Я молилась, чтобы зазвонил телефон или хоть кто-нибудь завернул ко мне, но телефон молчал, и никто не пришел в эту минуту. Я пробормотала что-то в том смысле, что физическое увечье нередко привлекает к себе. Она резко возразила, что предпочла бы воздержаться от обсуждения ее интимной жизни. Это положило конец откровенности с моей стороны.
Тут Мэйзи взяла в руки книгу, которую пришла мне возвратить, — взятый в библиотеке томик «Оправдания» Джона Генри Ньюмена.
— Сэр Квентин одолжил мне свой экземпляр, — сказала Мэйзи. Она смотрела на меня, но меня не видела. На какой-то миг я сама себе показалась серым вымыслом, «я» повествования от первого лица, чья внешность, по мнению романиста, не заслуживает описания. Понятно, я все еще не успела оправиться после гриппа. Мэйзи полистала «Оправдание» и нашла место, которое хотела мне прочитать. В этом отрывке — он где-то в самом начале книги — Ньюмен рассказывает о своих детских религиозных переживаниях. Ему мнилось тогда, что он избран для славы вечной. Сама вера в такое избранничество, как он пишет, постепенно поблекла, однако успела повлиять на его воззрения в ранней юности, «...а именно: обособив от вещей окружающих, укрепив в недоверии к реальности материальных явлений и утвердив в представлении о двух — исключительно двух — верховных и ослепительно самоочевидных существованиях — моем и моего Создателя...»
Окончив читать, Мэйзи произнесла:
— Я считаю, что это очень, очень прекрасно и так истинно.
Теперь я разозлилась. Меня разбередило сознание того, что последние три с половиной года я потратила на изучение Ньюмена, его проповедей, его эссе, его жизни и его теологической системы, причем сделала это безвозмездно, пожертвовав удовольствиями и радостями, каких мне в жизни больше не выпадет, тогда как Мэйзи до своего несчастного случая тратила время на выезды в свет да на верховые прогулки в парках загородных поместий, возвращенных правительством с окончанием войны их прежним владельцам, а после несчастного случая — на разработку вместе с друзьями своих совершенно диких теорий Космоса. Отказ от удовольствий, конечно, уже сам по себе — удовольствие, но сей неопровержимый довод в тот раз как-то ускользнул от меня; то, что Мэйзи прочла вслух этот широко известный отрывок из Ньюмена и сообщила мне, как это прекрасно и истинно, вызвало у меня сильнейшее раздражение. Я сказала:
— Ньюмен описывает переходную ступень.
— О нет, — возразила Мэйзи, — эта мысль проходит через всю книгу: о двух — исключительно двух — верховных и ослепительно самоочевидных существованиях — моего Создателя и моем.
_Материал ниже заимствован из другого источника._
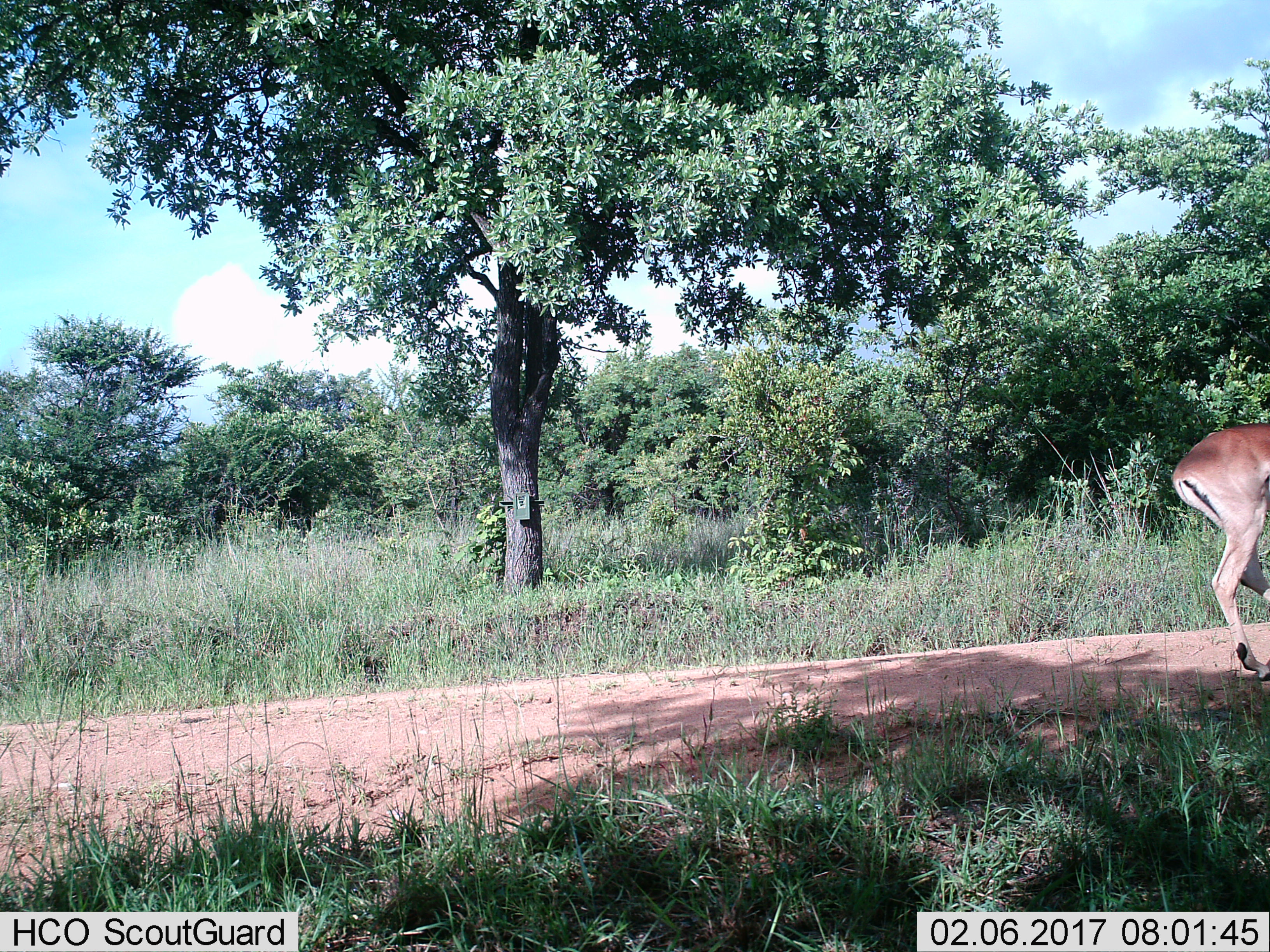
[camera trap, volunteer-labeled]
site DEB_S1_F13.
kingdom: Animalia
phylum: Chordata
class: Mammalia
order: Artiodactyla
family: Bovidae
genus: Aepyceros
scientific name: Aepyceros melampus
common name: impala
Impala (Aepyceros melampus), count 1. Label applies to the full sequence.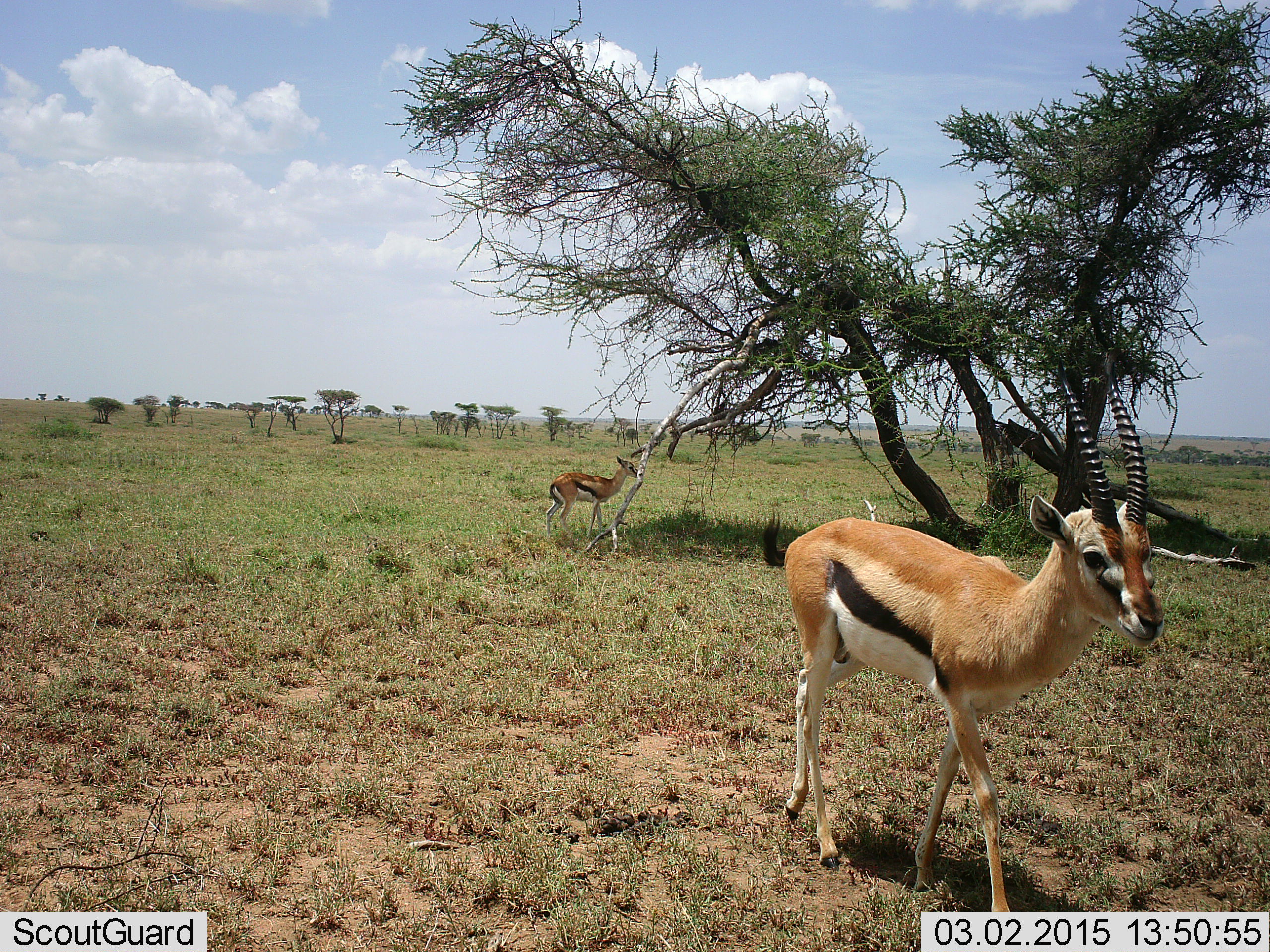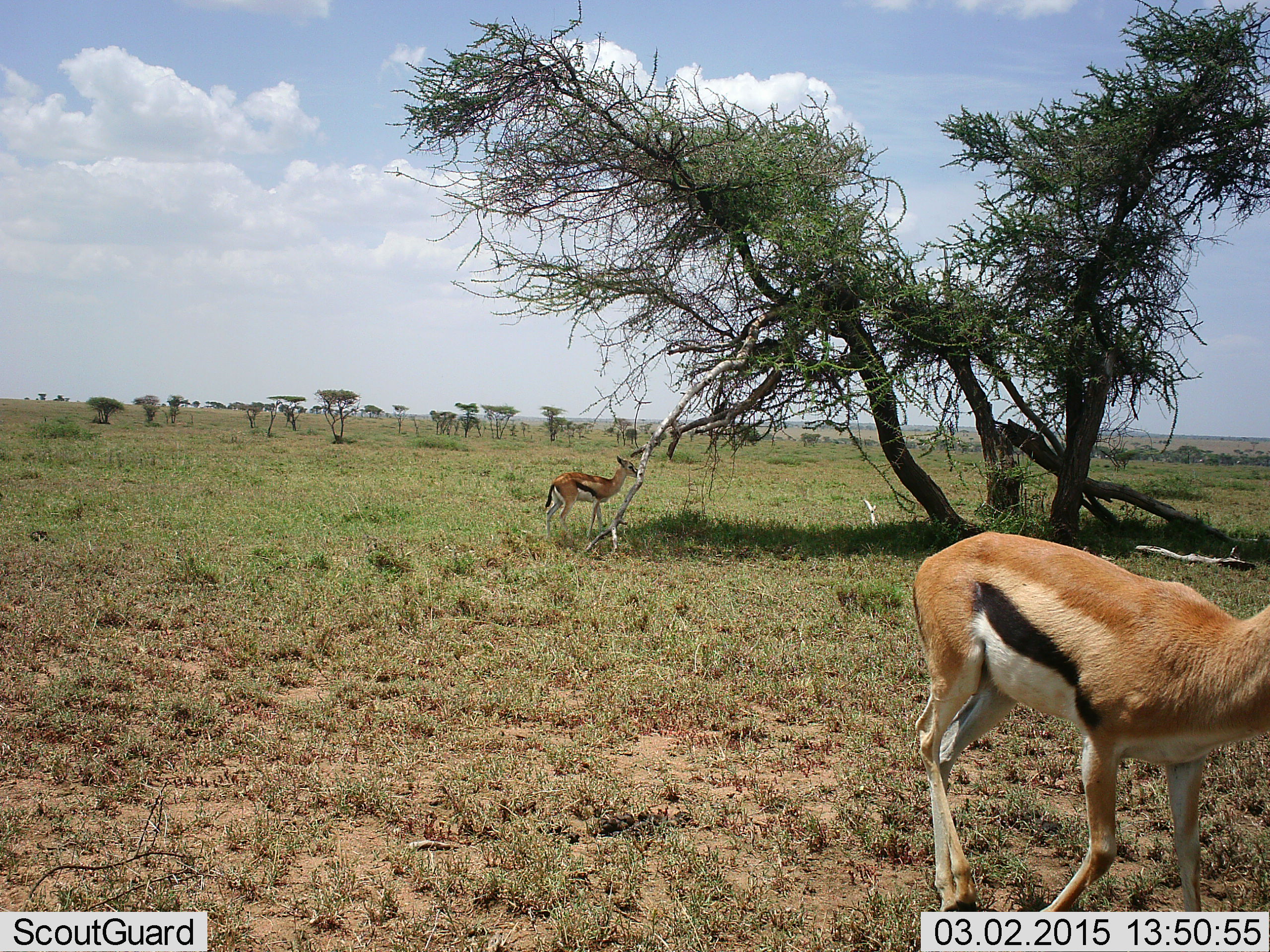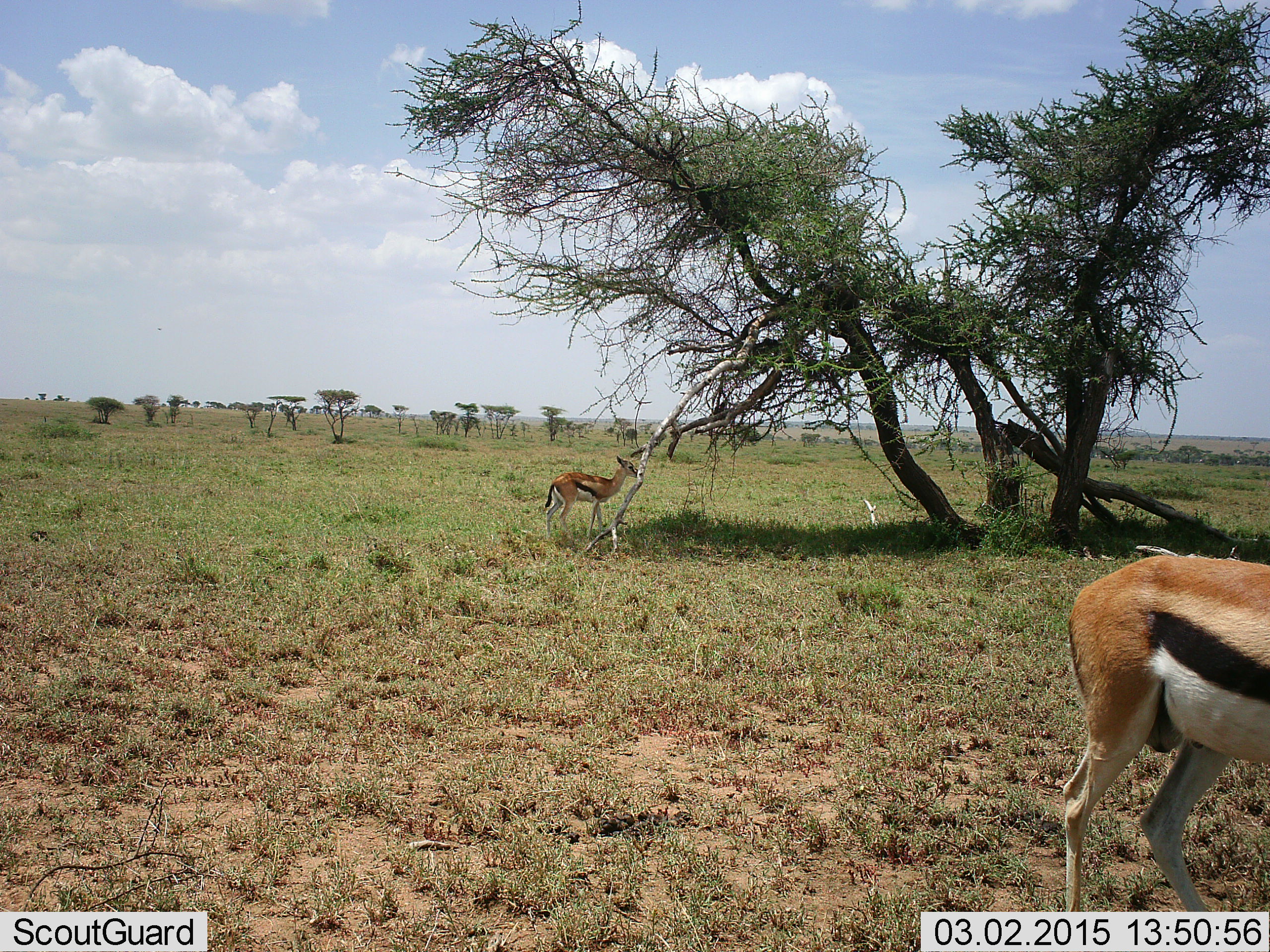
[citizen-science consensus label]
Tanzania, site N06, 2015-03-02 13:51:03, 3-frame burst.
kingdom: Animalia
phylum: Chordata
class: Mammalia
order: Artiodactyla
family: Bovidae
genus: Eudorcas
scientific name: Eudorcas thomsonii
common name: thomson's gazelle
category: gazellethomsons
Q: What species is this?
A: Gazellethomsons (thomson's gazelle) (Eudorcas thomsonii).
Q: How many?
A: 2.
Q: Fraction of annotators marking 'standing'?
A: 90%.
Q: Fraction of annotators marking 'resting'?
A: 0%.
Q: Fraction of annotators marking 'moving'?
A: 90%.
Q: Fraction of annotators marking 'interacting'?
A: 0%.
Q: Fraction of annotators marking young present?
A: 0%.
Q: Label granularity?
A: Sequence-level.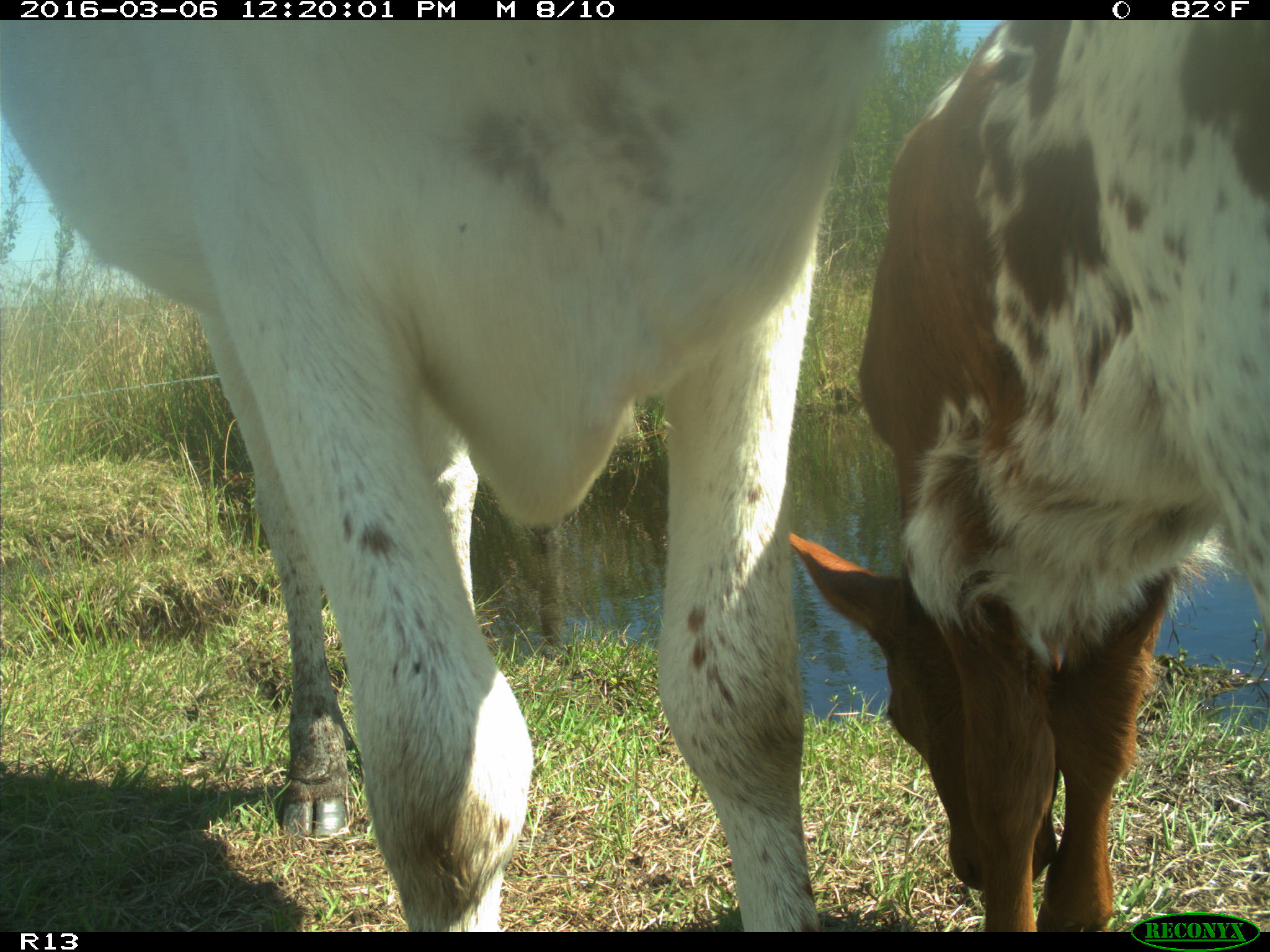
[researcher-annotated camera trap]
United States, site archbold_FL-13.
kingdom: Animalia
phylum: Chordata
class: Mammalia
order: Artiodactyla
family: Bovidae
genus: Bos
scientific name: Bos taurus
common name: domestic cow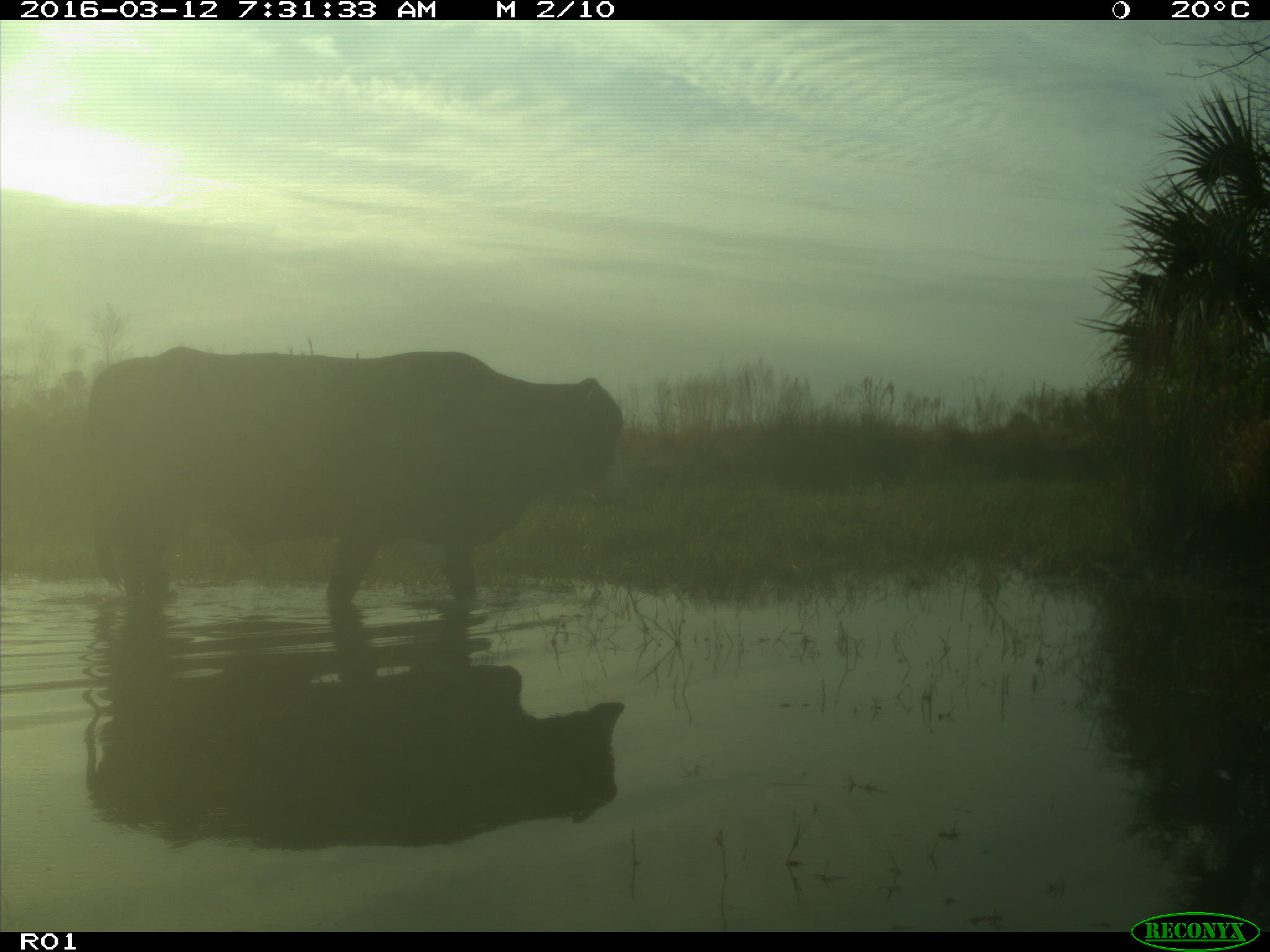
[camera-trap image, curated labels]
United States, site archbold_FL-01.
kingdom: Animalia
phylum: Chordata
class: Mammalia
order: Artiodactyla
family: Bovidae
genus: Bos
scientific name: Bos taurus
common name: domestic cow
Bos taurus (domestic cow).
И вдруг я поняла, что в определенном смысле она права, и весь замысел с Ньюменом, до тех пор казавшийся мне восхитительным, предстал передо мною в новом свете. До тех пор я питала к этому отрывку любовь верную и особую, будучи страстно убежденной в его силе и пригодности в качестве общечеловеческого идеала. Но по мере того, как Мэйзи произносила слово за словом, мне открывалось в нем чудовищное безумие, и я почувствовала отвращение, «...в недоверии к реальности... о двух — исключительно двух — верховных и ослепительно самоочевидных существованиях — моем и моего Создателя...» Я порадовалась, что у меня крепкие берцовые кости и надежная грудная клетка, а то откровение, подобно взрыву, разнесло бы меня на куски. Но я услышала свой сдержанный голос:
— От такого взгляда на жизнь отдает неврастенией. Это не более чем поэтический образ. Ньюмен был романтиком девятнадцатого века.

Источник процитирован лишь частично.